• **Aim of the exercise**:
Arrange every line of the material below as a JSON list of strings, one string per line, skipping blank lines.

[Dataset entries]
--- start ---

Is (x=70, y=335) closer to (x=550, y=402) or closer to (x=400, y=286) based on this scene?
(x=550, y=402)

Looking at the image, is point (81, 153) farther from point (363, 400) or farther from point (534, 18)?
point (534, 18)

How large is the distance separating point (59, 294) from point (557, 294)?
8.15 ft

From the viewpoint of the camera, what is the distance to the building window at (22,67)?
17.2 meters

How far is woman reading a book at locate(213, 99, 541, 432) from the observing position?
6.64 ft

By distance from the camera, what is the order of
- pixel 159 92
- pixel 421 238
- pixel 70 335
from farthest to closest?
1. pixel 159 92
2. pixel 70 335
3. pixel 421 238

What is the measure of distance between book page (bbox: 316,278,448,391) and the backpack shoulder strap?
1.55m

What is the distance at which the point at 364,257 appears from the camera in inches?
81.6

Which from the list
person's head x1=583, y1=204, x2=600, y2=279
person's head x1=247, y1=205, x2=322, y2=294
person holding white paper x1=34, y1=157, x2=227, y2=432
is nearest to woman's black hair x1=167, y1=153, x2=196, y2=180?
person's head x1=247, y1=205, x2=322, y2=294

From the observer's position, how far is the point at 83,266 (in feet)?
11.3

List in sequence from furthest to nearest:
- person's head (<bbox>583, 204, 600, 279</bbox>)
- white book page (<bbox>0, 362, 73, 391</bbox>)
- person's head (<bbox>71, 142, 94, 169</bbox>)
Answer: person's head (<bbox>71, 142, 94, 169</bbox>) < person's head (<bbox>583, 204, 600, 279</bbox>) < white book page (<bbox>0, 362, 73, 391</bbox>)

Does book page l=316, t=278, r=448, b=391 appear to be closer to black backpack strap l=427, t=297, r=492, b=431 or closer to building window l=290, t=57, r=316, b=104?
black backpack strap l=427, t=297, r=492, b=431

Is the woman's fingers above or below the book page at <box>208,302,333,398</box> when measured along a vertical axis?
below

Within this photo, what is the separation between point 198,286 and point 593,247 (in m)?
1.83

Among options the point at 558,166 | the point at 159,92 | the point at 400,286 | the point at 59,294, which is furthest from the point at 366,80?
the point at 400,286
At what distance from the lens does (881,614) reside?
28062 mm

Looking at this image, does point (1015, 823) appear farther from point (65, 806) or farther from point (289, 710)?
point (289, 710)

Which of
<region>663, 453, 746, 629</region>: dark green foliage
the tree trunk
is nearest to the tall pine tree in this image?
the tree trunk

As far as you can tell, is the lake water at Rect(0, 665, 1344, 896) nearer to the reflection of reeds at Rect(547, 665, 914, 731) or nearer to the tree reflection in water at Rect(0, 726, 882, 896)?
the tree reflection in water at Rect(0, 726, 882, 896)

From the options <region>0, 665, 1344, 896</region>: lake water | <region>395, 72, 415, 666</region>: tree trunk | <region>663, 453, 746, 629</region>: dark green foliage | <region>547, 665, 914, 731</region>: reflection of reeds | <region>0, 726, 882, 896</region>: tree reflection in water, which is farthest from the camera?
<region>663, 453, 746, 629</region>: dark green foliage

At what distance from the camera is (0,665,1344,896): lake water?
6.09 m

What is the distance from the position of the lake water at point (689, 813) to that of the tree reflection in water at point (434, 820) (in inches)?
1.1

--- end ---

• **Answer for this exercise**:
[
  "Is (x=70, y=335) closer to (x=550, y=402) or closer to (x=400, y=286) based on this scene?",
  "(x=550, y=402)",
  "Looking at the image, is point (81, 153) farther from point (363, 400) or farther from point (534, 18)?",
  "point (534, 18)",
  "How large is the distance separating point (59, 294) from point (557, 294)?",
  "8.15 ft",
  "From the viewpoint of the camera, what is the distance to the building window at (22,67)?",
  "17.2 meters",
  "How far is woman reading a book at locate(213, 99, 541, 432) from the observing position?",
  "6.64 ft",
  "By distance from the camera, what is the order of",
  "- pixel 159 92",
  "- pixel 421 238",
  "- pixel 70 335",
  "from farthest to closest?",
  "1. pixel 159 92",
  "2. pixel 70 335",
  "3. pixel 421 238",
  "What is the measure of distance between book page (bbox: 316,278,448,391) and the backpack shoulder strap?",
  "1.55m",
  "What is the distance at which the point at 364,257 appears from the camera in inches?",
  "81.6",
  "Which from the list",
  "person's head x1=583, y1=204, x2=600, y2=279",
  "person's head x1=247, y1=205, x2=322, y2=294",
  "person holding white paper x1=34, y1=157, x2=227, y2=432",
  "is nearest to woman's black hair x1=167, y1=153, x2=196, y2=180?",
  "person's head x1=247, y1=205, x2=322, y2=294",
  "From the observer's position, how far is the point at 83,266 (in feet)?",
  "11.3",
  "List in sequence from furthest to nearest:",
  "- person's head (<bbox>583, 204, 600, 279</bbox>)",
  "- white book page (<bbox>0, 362, 73, 391</bbox>)",
  "- person's head (<bbox>71, 142, 94, 169</bbox>)",
  "Answer: person's head (<bbox>71, 142, 94, 169</bbox>) < person's head (<bbox>583, 204, 600, 279</bbox>) < white book page (<bbox>0, 362, 73, 391</bbox>)",
  "Does book page l=316, t=278, r=448, b=391 appear to be closer to black backpack strap l=427, t=297, r=492, b=431 or closer to building window l=290, t=57, r=316, b=104?",
  "black backpack strap l=427, t=297, r=492, b=431",
  "Is the woman's fingers above or below the book page at <box>208,302,333,398</box> when measured along a vertical axis?",
  "below",
  "Within this photo, what is the separation between point 198,286 and point 593,247 (in m)?",
  "1.83",
  "Among options the point at 558,166 | the point at 159,92 | the point at 400,286 | the point at 59,294, which is furthest from the point at 366,80?",
  "the point at 400,286",
  "At what distance from the lens does (881,614) reside?",
  "28062 mm",
  "Looking at this image, does point (1015, 823) appear farther from point (65, 806) or farther from point (289, 710)?",
  "point (289, 710)",
  "Which of",
  "<region>663, 453, 746, 629</region>: dark green foliage",
  "the tree trunk",
  "is nearest to the tall pine tree in this image?",
  "the tree trunk",
  "As far as you can tell, is the lake water at Rect(0, 665, 1344, 896) nearer to the reflection of reeds at Rect(547, 665, 914, 731) or nearer to the tree reflection in water at Rect(0, 726, 882, 896)?",
  "the tree reflection in water at Rect(0, 726, 882, 896)",
  "From the options <region>0, 665, 1344, 896</region>: lake water | <region>395, 72, 415, 666</region>: tree trunk | <region>663, 453, 746, 629</region>: dark green foliage | <region>547, 665, 914, 731</region>: reflection of reeds | <region>0, 726, 882, 896</region>: tree reflection in water, which is farthest from the camera?",
  "<region>663, 453, 746, 629</region>: dark green foliage",
  "At what distance from the camera is (0,665,1344,896): lake water?",
  "6.09 m",
  "What is the distance from the position of the lake water at point (689, 813) to that of the tree reflection in water at point (434, 820) (in inches)?",
  "1.1"
]